13 abril 2014

A vida do jeito que é

Picasso
Cambeba e a viúva
Marco Albertim, no Vermelho

O Baldo do Rio não é mais um baldo. O rio continua comprido, estreito. As águas que despeja na largura do leito, são tão ralas quanto escassas; têm o mesmo acento gelatinoso, e o cheiro azedado da calda que a usina despeja no período da moagem da cana. Com o fim das enchentes naturais, vindas da foz do rio, no meio do leito fez-se nua uma crosta de terra cinzenta; logo uma vegetação sem cor definida cresceu.


Nas paredes de pedras, de um lado e de outro, a mesma vegetação cobriu a simetria da mais que centenária construção; resultou dali o traço melancólico de que o outrora próspero porto de Goiana, move-se dos dois lados, espremendo o espaço quase sumido das águas.

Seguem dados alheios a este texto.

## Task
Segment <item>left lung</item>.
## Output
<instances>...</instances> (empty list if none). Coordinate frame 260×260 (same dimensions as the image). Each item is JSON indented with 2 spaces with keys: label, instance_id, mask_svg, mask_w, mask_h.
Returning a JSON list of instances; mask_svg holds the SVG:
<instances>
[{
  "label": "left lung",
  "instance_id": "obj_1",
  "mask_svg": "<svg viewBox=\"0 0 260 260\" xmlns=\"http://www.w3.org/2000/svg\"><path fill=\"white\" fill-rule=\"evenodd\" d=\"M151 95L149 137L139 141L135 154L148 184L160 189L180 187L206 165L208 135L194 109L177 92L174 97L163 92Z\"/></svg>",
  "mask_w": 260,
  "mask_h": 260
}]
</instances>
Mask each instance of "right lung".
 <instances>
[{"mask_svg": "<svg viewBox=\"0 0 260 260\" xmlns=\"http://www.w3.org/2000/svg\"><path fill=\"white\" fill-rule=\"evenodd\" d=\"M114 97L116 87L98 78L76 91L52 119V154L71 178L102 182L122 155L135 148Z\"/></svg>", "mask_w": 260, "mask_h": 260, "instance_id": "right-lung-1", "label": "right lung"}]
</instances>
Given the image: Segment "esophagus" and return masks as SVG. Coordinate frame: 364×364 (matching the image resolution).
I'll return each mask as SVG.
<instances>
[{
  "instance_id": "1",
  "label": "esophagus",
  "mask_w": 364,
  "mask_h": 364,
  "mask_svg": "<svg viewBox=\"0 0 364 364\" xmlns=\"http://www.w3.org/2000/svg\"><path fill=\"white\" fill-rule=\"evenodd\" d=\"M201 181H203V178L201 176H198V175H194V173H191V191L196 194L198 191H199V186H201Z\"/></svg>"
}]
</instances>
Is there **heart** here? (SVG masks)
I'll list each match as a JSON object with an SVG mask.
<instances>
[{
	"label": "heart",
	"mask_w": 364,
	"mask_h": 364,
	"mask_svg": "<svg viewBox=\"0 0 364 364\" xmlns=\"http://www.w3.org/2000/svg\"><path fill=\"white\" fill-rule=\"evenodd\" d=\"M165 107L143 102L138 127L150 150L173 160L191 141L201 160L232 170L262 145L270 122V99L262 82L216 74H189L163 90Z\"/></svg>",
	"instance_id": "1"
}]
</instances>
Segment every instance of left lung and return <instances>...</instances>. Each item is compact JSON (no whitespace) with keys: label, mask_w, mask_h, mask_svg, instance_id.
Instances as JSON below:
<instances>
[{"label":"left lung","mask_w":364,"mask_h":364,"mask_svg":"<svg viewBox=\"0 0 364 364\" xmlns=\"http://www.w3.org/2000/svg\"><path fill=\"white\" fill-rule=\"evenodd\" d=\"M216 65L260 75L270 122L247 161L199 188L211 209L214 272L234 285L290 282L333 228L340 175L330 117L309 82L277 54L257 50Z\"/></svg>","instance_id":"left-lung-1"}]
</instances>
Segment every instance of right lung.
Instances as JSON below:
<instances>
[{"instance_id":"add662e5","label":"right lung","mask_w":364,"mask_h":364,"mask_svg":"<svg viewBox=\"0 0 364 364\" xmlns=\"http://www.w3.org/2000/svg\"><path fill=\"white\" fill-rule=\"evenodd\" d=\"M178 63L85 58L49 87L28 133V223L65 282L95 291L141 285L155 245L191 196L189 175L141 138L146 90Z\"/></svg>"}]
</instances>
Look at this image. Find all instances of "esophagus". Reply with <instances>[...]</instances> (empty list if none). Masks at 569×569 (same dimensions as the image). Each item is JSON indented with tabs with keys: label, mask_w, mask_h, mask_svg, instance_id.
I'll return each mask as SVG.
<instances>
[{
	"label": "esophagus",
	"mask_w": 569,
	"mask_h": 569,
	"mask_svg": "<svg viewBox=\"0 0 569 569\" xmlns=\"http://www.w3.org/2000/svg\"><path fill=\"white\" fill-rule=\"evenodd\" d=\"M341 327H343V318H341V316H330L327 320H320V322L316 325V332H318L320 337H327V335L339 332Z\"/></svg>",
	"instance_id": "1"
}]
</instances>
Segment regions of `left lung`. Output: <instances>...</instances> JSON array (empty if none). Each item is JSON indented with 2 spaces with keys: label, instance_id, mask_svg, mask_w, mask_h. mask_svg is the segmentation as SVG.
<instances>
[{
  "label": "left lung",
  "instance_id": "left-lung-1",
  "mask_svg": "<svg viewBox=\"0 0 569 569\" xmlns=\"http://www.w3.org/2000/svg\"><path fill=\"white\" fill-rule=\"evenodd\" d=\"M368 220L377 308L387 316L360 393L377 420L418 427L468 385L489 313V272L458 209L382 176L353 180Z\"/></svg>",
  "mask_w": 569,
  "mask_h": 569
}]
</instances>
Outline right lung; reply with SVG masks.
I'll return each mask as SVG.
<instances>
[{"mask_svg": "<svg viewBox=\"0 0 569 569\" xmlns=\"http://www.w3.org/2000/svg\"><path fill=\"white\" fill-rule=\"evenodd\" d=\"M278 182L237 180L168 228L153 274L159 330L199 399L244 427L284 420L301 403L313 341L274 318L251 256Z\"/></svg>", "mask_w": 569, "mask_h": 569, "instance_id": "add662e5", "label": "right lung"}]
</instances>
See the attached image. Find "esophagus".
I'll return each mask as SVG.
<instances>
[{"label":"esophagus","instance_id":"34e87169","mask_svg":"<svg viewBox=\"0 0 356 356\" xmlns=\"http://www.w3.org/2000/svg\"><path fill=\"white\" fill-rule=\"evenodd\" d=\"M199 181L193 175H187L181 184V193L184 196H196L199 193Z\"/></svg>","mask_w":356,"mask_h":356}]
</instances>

Foi ali que o professor Cambeba resolveu descansar; não na beira do canal, vizinho à ponte de acesso ao canavial da usina, mas num banco de cimento estropiado, com os ferros enferrujados à mostra. Conseguira escrever na lápide do feitor Múcio Rabelo – Aqui jaz um fascista. – Inda que tenha distinguido, entre um tronco e outro das acácias, e com a ajuda de um insidioso raio dando sinais de chuva, o rosto mortiço do feitor. A tinta usada, spray cor preta, dando conta das intenções subversivas do autor da peça.

Arnaldo Cambeba sentou-se no banco onde, nos meses que se seguiram ao 1º de abril de 1964, vira corpos de camponeses boiando feito troncos de cortiça sem a casca; as barrigas inchadas, os rostos careteiros, com ritos de desafio à simetria móvel das nuvens desdenhosas.

Atrás do banco, olhando para a praça com palmeiras imperiais e um capim ralo, crescido, desigual, o casario conjugado dava conta de armazéns onde o açúcar das duas usinas era estocado em sacos de tecido de algodão grosso. O feitor Múcio Rabelo também tinha o seu, sem se desfazer das botas de cano alto, com as pernas da calça no interior das botas.

- Sei o que você está pensando...

Ele olhou para trás, viu a silhueta robusta de Eulália Rabelo ainda com vestido de luto, luto aliviado, insinuando uma perda recente na família.

- Venha tomar um café comigo – convidou ela.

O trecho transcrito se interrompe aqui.